On the other hand, if she means by "we" each individual, then it is completely inaccurate. Every insurance policy has a large number of policyholders that do not makes claims in a given year. That is the whole point of insurance: a large number of people pooling small individual sums of money into a large balance so that the few that experience a loss can use that balance to rectify the situation. If everyone had a claim, insurance wouldn't work.

In essence, we’re essentially betting that we may one day need to tap into our policy, our legally biding contractual agreement with our legal bookie. "

This is a very narrow and flawed few of insurance. It's like saying we only buying health insurance because we hope we'll get sick. We don't buy insurance hoping we'll make a claim. We also buy insurance so that we don't have to rearrange our lives in preperation for having our house burn to the ground, or our car is wrecked. Having insurance allows us to live without a spare car, and spend our money and energies elsewhere. Many businesses couldn't be nearly as efficient as they are now were it not for insurance allowing them to be exposed to risks they could not recover from on their own.

It also keeps our lives from coming to a virtual end if we are unfortunately enough to have many of these things happen to us at once. That makes for a lot of peace of mind, and that matters. Insurance is not a bank account. We are paying for a product, and we get the benefit of it whether we make a claim or not.

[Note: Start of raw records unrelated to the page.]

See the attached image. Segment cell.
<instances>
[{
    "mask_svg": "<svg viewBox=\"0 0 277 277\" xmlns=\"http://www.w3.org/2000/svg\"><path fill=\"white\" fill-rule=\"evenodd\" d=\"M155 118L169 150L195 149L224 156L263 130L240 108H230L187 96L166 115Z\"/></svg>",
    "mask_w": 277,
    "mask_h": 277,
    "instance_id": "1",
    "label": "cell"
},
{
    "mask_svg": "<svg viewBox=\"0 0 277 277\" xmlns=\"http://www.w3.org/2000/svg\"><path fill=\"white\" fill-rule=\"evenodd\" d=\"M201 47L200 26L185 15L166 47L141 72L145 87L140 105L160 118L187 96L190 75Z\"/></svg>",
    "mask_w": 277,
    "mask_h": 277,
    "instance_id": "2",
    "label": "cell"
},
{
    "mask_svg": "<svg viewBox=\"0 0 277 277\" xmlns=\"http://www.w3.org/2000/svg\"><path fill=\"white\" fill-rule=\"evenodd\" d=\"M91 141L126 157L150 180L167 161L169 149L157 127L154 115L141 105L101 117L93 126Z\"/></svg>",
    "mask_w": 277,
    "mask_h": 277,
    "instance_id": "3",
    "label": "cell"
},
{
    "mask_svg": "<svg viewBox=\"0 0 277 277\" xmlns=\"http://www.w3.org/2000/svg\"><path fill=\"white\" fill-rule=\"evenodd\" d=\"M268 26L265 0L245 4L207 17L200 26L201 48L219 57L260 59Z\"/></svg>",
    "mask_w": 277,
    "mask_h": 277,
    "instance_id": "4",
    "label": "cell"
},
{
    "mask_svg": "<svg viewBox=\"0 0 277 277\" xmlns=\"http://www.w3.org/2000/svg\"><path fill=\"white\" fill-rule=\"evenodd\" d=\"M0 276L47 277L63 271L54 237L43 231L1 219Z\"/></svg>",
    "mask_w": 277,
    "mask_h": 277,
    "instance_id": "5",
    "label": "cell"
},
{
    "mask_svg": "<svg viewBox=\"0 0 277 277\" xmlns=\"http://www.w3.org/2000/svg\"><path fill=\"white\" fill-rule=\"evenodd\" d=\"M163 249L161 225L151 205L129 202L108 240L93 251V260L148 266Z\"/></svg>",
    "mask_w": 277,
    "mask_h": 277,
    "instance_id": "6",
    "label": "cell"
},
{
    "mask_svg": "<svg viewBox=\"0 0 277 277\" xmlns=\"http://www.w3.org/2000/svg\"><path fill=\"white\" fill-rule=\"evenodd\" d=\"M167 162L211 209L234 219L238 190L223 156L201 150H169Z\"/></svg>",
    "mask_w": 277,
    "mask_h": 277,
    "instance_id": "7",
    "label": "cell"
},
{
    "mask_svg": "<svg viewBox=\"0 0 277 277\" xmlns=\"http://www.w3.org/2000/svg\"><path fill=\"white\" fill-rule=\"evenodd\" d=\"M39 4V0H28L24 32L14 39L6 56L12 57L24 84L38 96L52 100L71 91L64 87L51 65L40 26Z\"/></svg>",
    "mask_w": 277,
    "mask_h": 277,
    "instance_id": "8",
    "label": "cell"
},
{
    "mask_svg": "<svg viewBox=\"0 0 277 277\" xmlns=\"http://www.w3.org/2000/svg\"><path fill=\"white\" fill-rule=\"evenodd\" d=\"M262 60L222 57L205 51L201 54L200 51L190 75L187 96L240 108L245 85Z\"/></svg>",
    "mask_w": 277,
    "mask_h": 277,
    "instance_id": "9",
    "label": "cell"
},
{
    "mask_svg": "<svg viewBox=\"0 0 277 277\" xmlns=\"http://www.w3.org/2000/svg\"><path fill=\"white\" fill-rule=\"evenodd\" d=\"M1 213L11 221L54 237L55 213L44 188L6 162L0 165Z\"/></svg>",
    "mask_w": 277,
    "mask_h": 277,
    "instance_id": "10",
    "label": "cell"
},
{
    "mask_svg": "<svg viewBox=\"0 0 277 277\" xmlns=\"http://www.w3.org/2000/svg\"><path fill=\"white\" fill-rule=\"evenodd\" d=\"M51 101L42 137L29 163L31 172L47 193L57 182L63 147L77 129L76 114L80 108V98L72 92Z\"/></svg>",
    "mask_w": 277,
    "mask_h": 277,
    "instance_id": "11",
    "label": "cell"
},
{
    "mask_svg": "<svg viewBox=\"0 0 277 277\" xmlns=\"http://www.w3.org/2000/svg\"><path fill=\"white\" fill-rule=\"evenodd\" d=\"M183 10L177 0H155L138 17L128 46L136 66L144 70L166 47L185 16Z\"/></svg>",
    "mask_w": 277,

From this point in the article, Ms. Maria goes into the controversies over some of the insurance claims related to Katrina. Having not studied these issues I don't have much of an opinion to offer. I will, however, say that I don't have high expectations of Ms. Maria's analysis of insurance issues if these flawed presumptions are the lenses through which she sees them. Insurance companies are not bookies, and having insurance means a lot more than just getting a claim paid.

2 comments:

Ian said...

I'm a little confused about what you mean by "and having insurance means a lot more than just getting a claim paid." What benefit is there to having insurance if your claim isn't paid (assuming that you have a claim to make)?

ScienceAvenger said...

It's as I described in the article. Having insurance on those critical items frees up your time and effort and money to be spent elsewhere. For example, if your car is essential, and you'd basically starve if you were without it for a week, you'd have to keep enough cash on hand to buy a new one on the off chance yours was destroyed. Same with your house, and potential medical bills. Having insurance to cover those huge costs for the essentially random subset of us that gets unlucky allows us to better invest our assets elsewhere.